This local news report on an insane anti-mask protest in St. George, Utah, from August 21 has gone so viral in the past 24 hours that it is featured on literally all sections of the internet right now. If you somehow have not seen it, please watch it and weep for your country.

It is not an "SNL" sketch. The local news reporter, Katie Karalis, interviews people at the protest and pushes back NOT AT ALL against the batshit claims made by these people, who vote. (Good job, local news reporter! You are WINNER.)


There's the child who incorrectly says the flu kills more people than the coronavirus. That kid's parents vote. There is the woman who — really — said, "When George Floyd was saying 'I can't breathe,' and then he died. And now we're wearing a mask, and we say 'I can't breathe,' but we're being forced to wear it anyway!" (SPOILER, that lady does not appear to have died of "mask." She votes, though, we bet.)

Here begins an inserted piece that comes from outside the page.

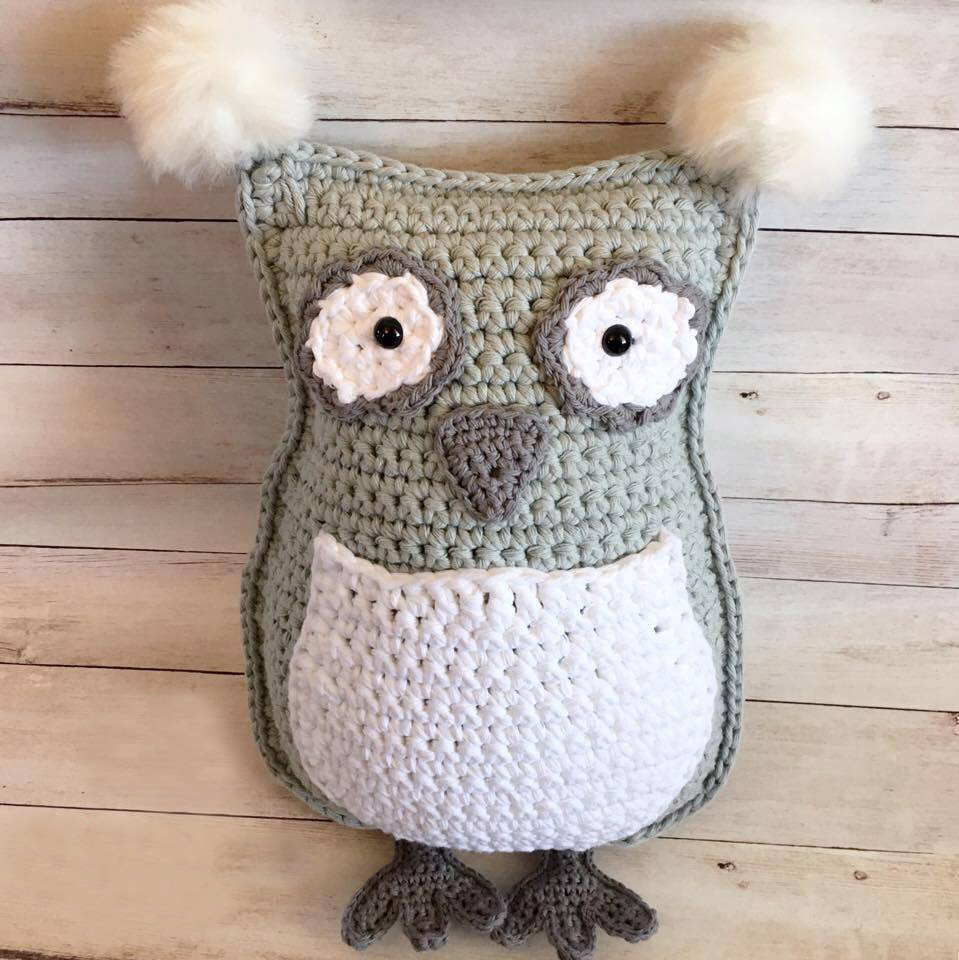 Owl Throw Pillow/Plushie - These are the best pillows and they're all so beautiful. There are more fun, vibrant designs and more modern crochet pillows on this list. #EasyCrochetPillows #CrochetPillows #CrochetPatterns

There's the old woman who says:

"I'll tell ya another reason I hate masks -- most child molesters love 'em!"

That is this QAnon crap, and it is bugfuck. That old lady has been convinced that "most" child molesters just love masks, and no we don't know why these people think imaginary "child molesters" just loooove masks, but she probably votes.

The local journalist doesn't push back on claims that coronavirus is a "hoax" or that "asymptomatic carriers simply do not exist."

People on the internet really want to believe this video is some sort of hoax. It does feel like an "SNL" sketch, it is such a parody of itself.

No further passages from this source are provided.